Now, wedge this with $\omega^1 \wedge ... \wedge \omega^k$ and evaluate at $(A_x, A_y, E_1, ..., E_k)$. This then shows $d_{xy}=0$. Hence in fact $d\omega^{i}=\Sigma b_{ij}\omega^{i}\wedge \omega^{j} + \Sigma c_{kl} \omega^{k} \wedge \alpha^{l}$ which when evaluated at any $(A_x, A_y)$ is equal to zero.

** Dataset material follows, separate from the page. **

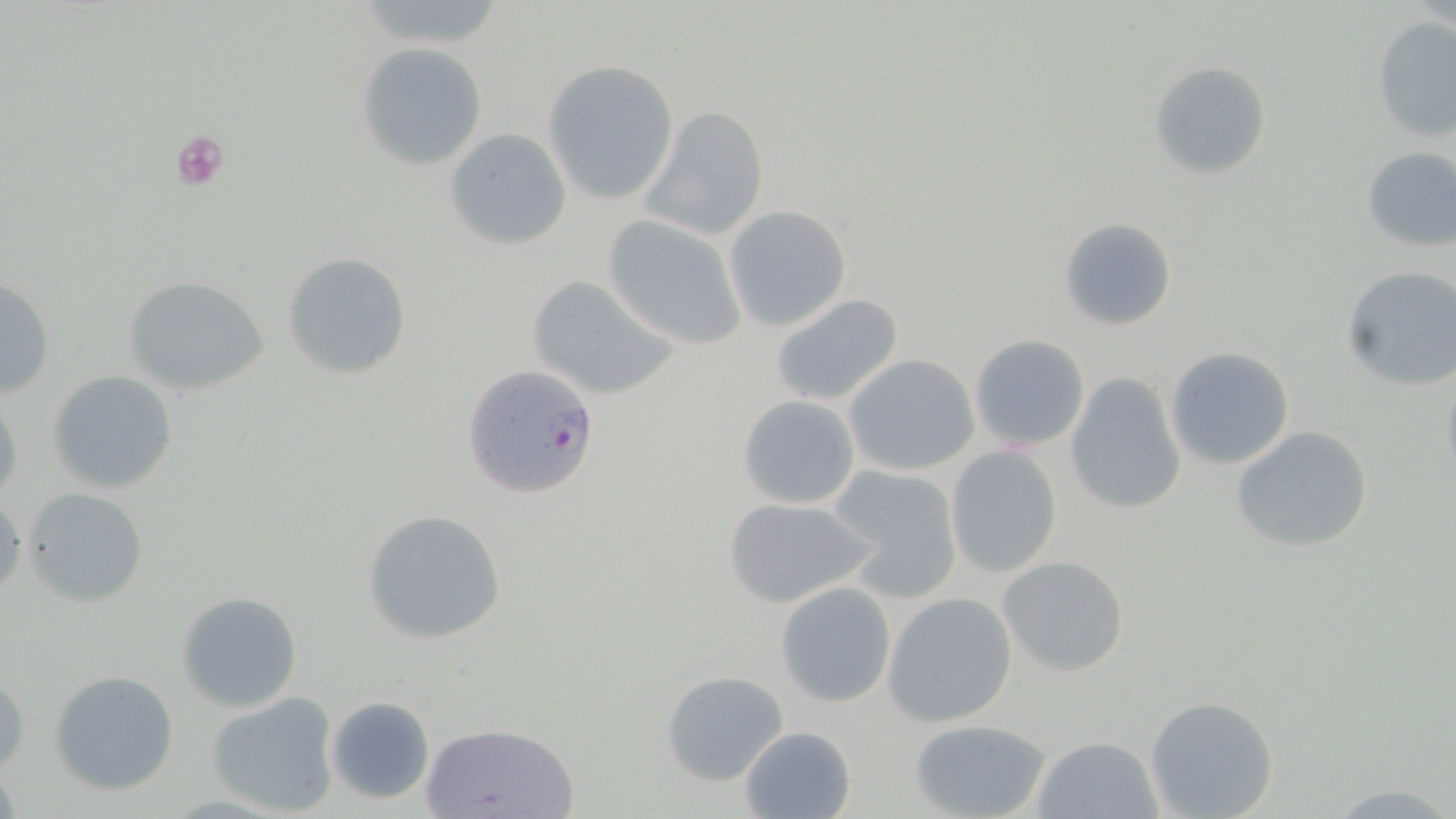

Approximate bounding boxes as [x1, y1, x2, y2] in pixels. Platelet locations: [170, 129, 232, 191]. Uninfected red blood cell locations: [1370, 16, 1456, 141], [357, 42, 489, 171], [542, 60, 679, 205], [1148, 60, 1272, 181], [640, 106, 770, 242], [442, 127, 572, 250], [1358, 145, 1456, 254], [723, 204, 852, 331], [602, 215, 747, 350], [1057, 216, 1177, 331], [282, 252, 413, 379], [1339, 265, 1456, 392], [525, 273, 681, 400], [122, 275, 270, 395], [0, 277, 54, 399], [769, 292, 905, 408], [968, 334, 1091, 453], [1163, 345, 1295, 469], [843, 353, 981, 477], [1439, 366, 1456, 490], [47, 369, 180, 495], [1064, 371, 1187, 516], [0, 393, 24, 507], [736, 394, 863, 511], [1231, 425, 1372, 554], [945, 446, 1065, 579], [828, 463, 964, 602], [21, 486, 150, 606], [0, 493, 26, 600], [721, 494, 877, 609], [361, 508, 508, 646], [998, 555, 1131, 676], [774, 581, 898, 708], [176, 591, 305, 713], [881, 591, 1019, 727], [1, 668, 29, 777], [48, 669, 180, 795], [659, 669, 790, 787], [207, 692, 341, 815], [325, 695, 435, 804], [1143, 696, 1280, 819], [907, 717, 1054, 819], [426, 720, 576, 818], [737, 725, 857, 819], [1031, 734, 1164, 819], [1334, 782, 1453, 815]. Plasmodium falciparum-infected red blood cell locations: [462, 365, 601, 498]. Slide-level diagnosis: Plasmodium falciparum. Image is 1456×819 pixels. 1000x magnification. May-Grünwald-Giemsa-stained preparation. Light microscopy. Thin blood smear. Single field of view.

Hence by the 1-form criterion $D$ is involutive.
Now the next paragraph can in fact be skipped.
Thus, if $\lambda=\alpha \wedge \theta + \beta \wedge \phi$, we have $d\lambda=d\alpha \wedge \theta - \alpha \wedge d\theta + d\beta \wedge \phi - \beta \wedge d\phi \in \langle \theta, \phi \rangle$, hence the ideal is a differential ideal.

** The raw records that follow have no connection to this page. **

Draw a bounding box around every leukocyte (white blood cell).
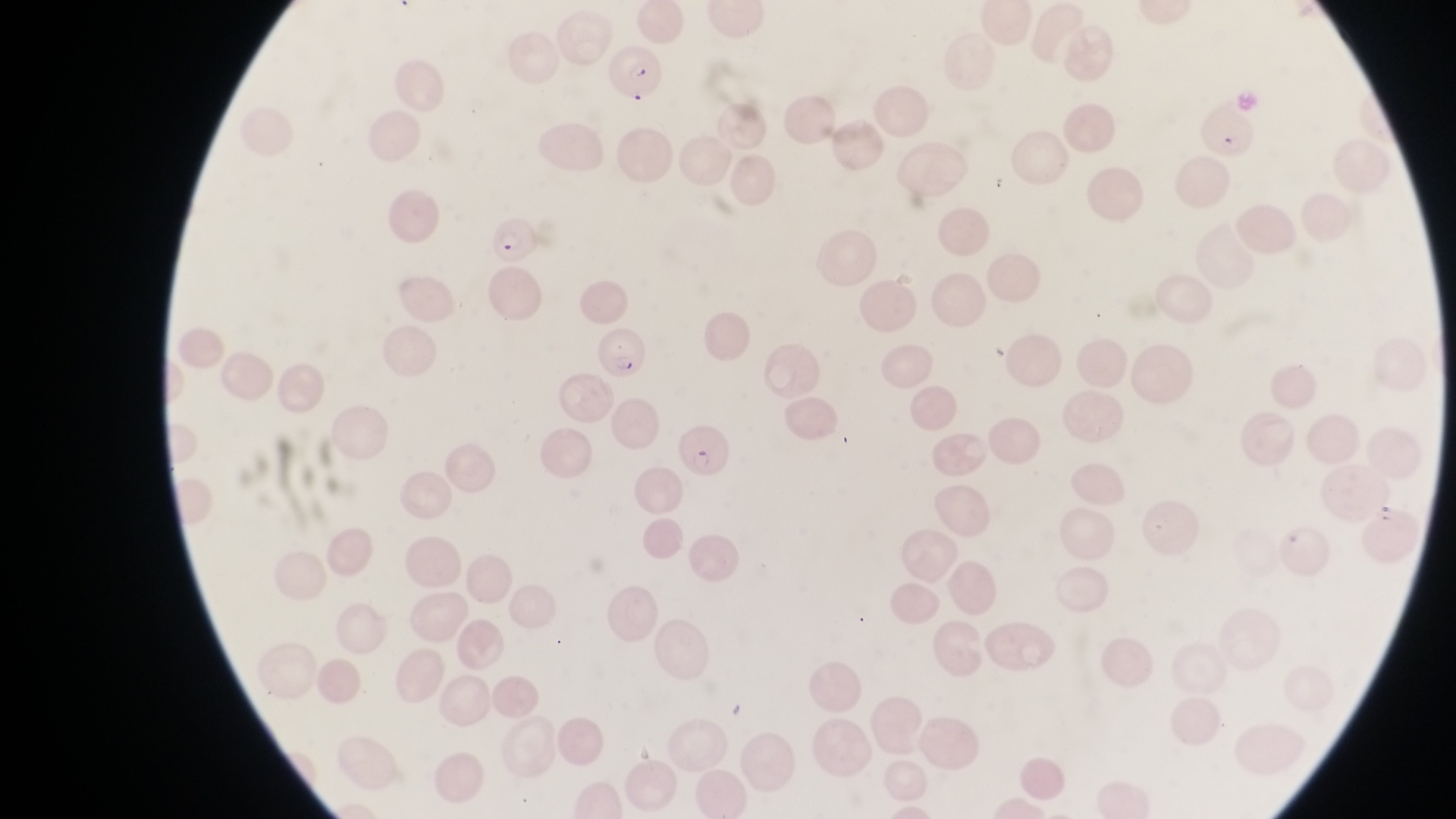
No leukocytes observed.

magnification: 1000x
preparation: thin blood film
field_of_view: single
country: Uganda
capture: smartphone photograph through the eyepiece of an Olympus CX-23 microscope
parasitised_red_blood_cell_locations: 'approximate bounding boxes as left top right bottom in pixels: 602 47 660 94; 1191 96 1255 159; 483 217 539 269; 591 328 651 378; 673 419 731 480'
image_size: 1456×819 pixels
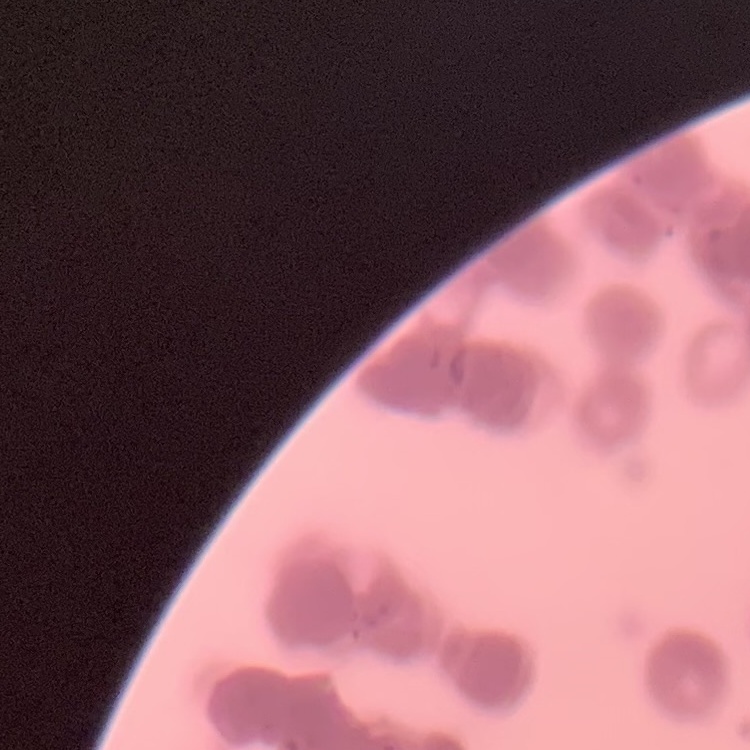
erythrocyte morphology = rouleaux formation
preparation = thin blood film
stain = Field's or Giemsa
image type = one tile cut from a larger photomicrograph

Thus $D$ defines and involutive distribution, which is integrable by the Frobenius theorem.
Thus there is a flat chart where the distribution, call it $D$ is spanned by $\frac{\partial}{\partial x^{3}}, ... , \frac{\partial}{\partial x^{n}}$ and annihilated by the defining $1$-forms $\theta, \phi$. The only way for this to happen is for $\theta = f_{1}dx^1 + f_{2}dx^2$ and $\phi = g_{1}dx^1 + g_{2}dx^2$ Taking the wedge, we get $\omega =(g_{1}f_{2}-g_{2}f_{1})dx^1 \wedge dx^2=F(x^1, ..., x^n)dx^1\wedge dx^2$.
Now let us take the exterior derivative of $\omega.$
$d\omega=\Sigma \frac{\partial F}{\partial x^k}dx^k \wedge dx^1 \wedge dx^2=0$ implying the partial derivatives vanish. Hence $F=F(x^1, x^2)$
Now define a new coordinate system by $y^1=\int_{0}^{x^1}F(t, x^2)dt, y^2=x^2, ... , y^n=x^n$. The Jacobian of this transform is non-zero. Further $dy^1=Fdx^1+ \frac{\partial}{\partial x^2}(y^1=\int_{0}^{x^1}F(t, x^2)dt)dx^2.$ Hence in this coordinate system $\omega=Fdx^1 \wedge dx^2=dy^1 \wedge dy^2$.